We next examined whether there were interactions with smaller p-values that may have been missed because of SNP pruning, within the genomic regions captured by the identified SNPs. As a result, three new interacting SNP pairs were found (also called “alternative” sets or models in this manuscript). In these new models, one of the SNPs was the same variant between the original and the alternative models): rs4678497 and rs7212295, as an alternative to rs4678497-rs12601535; rs6757680-kgp11888590 as an alternative to rs6757680-rs9305669; and rs4485715 and rs914491 as an alternative to rs9855001-rs914491. In multivariable Cox regression analyses, two of these interactions had a p-value lower than the original interaction (Table 4).

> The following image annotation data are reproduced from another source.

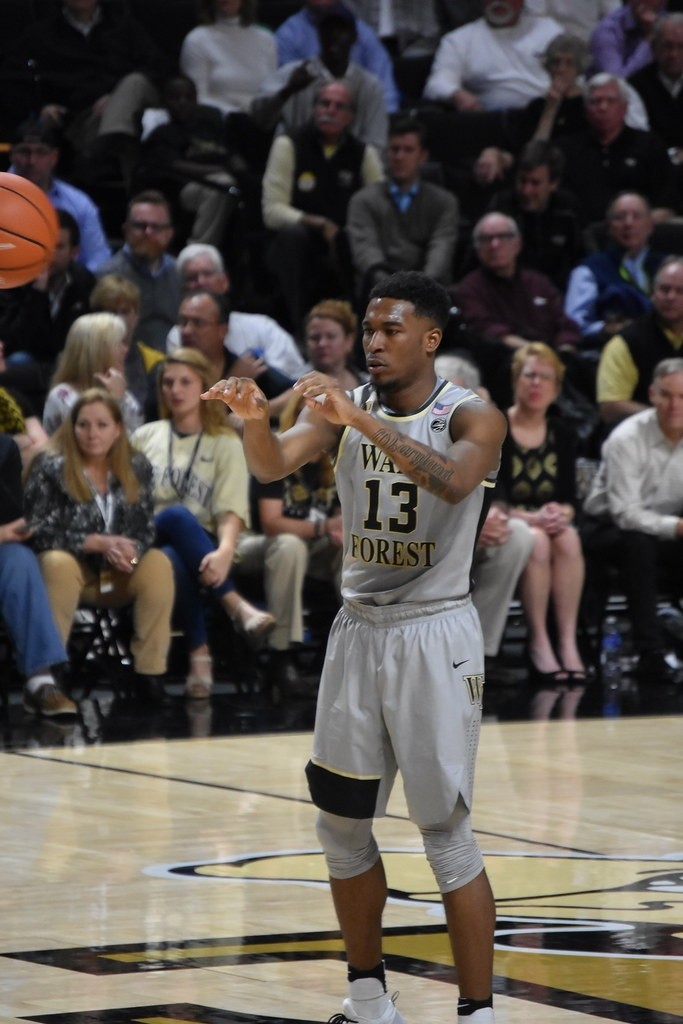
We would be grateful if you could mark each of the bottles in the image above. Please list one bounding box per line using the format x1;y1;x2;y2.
600;613;624;672
601;673;621;717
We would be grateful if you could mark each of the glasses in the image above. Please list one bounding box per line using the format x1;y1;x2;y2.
479;232;514;243
127;222;174;233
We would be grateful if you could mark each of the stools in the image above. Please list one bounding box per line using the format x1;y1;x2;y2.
74;602;141;698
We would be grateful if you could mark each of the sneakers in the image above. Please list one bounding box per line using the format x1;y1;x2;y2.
327;992;407;1024
23;684;78;716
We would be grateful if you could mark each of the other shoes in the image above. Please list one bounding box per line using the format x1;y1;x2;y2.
232;601;276;651
186;655;214;697
140;677;179;710
637;648;683;683
268;653;311;694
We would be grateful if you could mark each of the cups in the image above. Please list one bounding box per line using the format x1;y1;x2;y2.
111;539;143;587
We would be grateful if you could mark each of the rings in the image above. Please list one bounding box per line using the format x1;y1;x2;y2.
130;556;139;565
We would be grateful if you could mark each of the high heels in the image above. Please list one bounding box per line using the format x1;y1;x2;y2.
554;649;587;682
524;647;570;683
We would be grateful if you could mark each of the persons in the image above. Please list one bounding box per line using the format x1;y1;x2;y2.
1;0;683;721
200;271;509;1024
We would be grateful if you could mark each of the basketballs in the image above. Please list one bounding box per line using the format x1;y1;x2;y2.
0;172;60;289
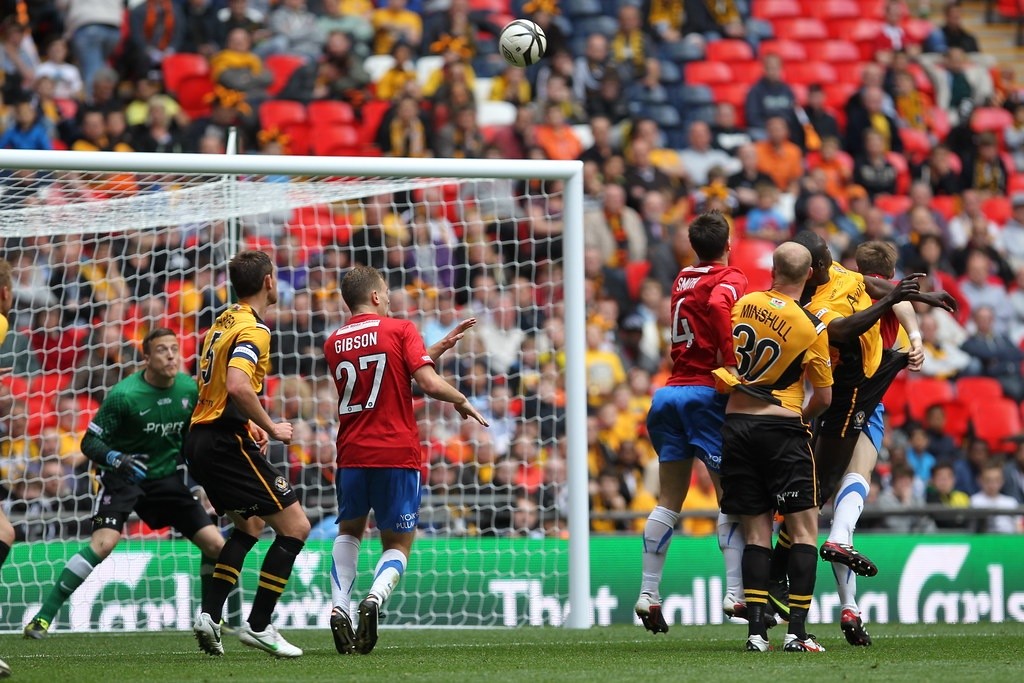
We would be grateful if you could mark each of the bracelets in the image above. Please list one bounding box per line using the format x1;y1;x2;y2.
907;331;921;342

S1 Table summarizes the MAFs, genetic locations, associated genes, RegulomeDB rankings, and eQTL information for the SNPs. Many of the SNPs were intronic SNPs and two SNPs were located in coding regions (rs12601535, a synonymous substitution located in MYO18A, and rs9671369, a missense variant in the SYNE3 gene). Twenty SNPs identified in this study were highly likely to be functional (based on RegulomeDB [43] rank of 1a-1f; S1 Table). Interestingly, in some cases both of the interacting SNPs were likely functional (Table 2).

Based on the GTEx [44] data, four of the SNPs in the list were eQTLs in sigmoid and/or transverse colon tissues (eQTLs are variants that are associated with the expression levels of certain genes [43]) (rs2247213; rs6056615; rs12436380; and rs35579818 being eQTLs for LINC01352, HLX-AS1, and RP11-295M18.6; RSPO4; TRIM9; and TMEM80, HRAS, and RNH1 genes, respectively). Additionally, rs9984518 identified in one of the alternative SNP sets was found to be an eQTL for WRB in transverse colon. No entry was returned when PUBMED and dbCPCO [45] databases were searched with the IDs of the SNPs identified in this study. Lastly, a literature search showed that many of the genes identified in this study were linked to colorectal cancer development, progression, or outcomes previously (see Discussion).

Discussion

Colorectal cancer is a common disease worldwide [13] and in Canada [46]. New prognostic markers can help prognosis, improve understanding of the biological reasons for variable prognosis among patients, and aid in the development of better therapeutic agents and prognostic tools. In this study, by following a robust and easy-to-apply approach, we aimed to explore the SNP-SNP interactions that are associated with the local or distant recurrence-free survival times in a cohort of colorectal cancer patients from Canada.

Prognostic GWASs are widely performed studies. While they are quite popular, their analytical abilities are restricted to analysis of the relationship of individual variants to an outcome measure. This may potentially lead to missing at least a part of the “heritability” component of prognostic variability, which can be explained by interacting loci [1114]. Previously, our group [30,31] and others [3335] have seen this possibility and applied interaction analyses at candidate gene or pathway settings in colorectal cancer. A genome-wide interaction analysis, as we have done here, however, has not been done in colorectal cancer before. Our analysis explored candidate SNP-SNP interactions in relation to recurrence in colorectal cancer. While further studies are needed to validate these findings and the accuracy of the models, and assess the potential short-term and long-term effects of the SNP interactions, we invite all researchers with genetic and RMFS data to test our findings in their datasets.

There may be also a timely opportunity to investigate or confirm the biological features of the SNPs reported in this manuscript, and their relation to disease recurrence in colorectal cancer using experimental approaches. Note that many of the SNPs highlighted in our study were estimated to affect biological functions/gene regulation. In some cases, both SNPs in the interaction set were predicted to be functional (e.g., based on the RegulomeDB scores or GTEx eQTL information). These SNPs are likely “lead SNPs” [47] that can be prioritized for further studies. In addition, literature search showed that some of the genes that SNPs identified here-in were located in (e.g., LAMB3 [48,49]; SYNE3 [50]; HRAS [51,52]; DIAPH3 [53]; NLRP3 [54,55]); PEBP4 [56]; GABRG3 [57]; LGALS8 [58]; OPCML [59]; MYO18A [60]; HAUS6 [61,62]; HLX [63,64] and some of the genes that were linked to eQTLs identified here-in (e.g., HRAS [51,52]) were previously linked to colorectal cancer. Altogether, this information strengthens the potential biological connections of some of the SNPs identified in this study with colorectal cancer.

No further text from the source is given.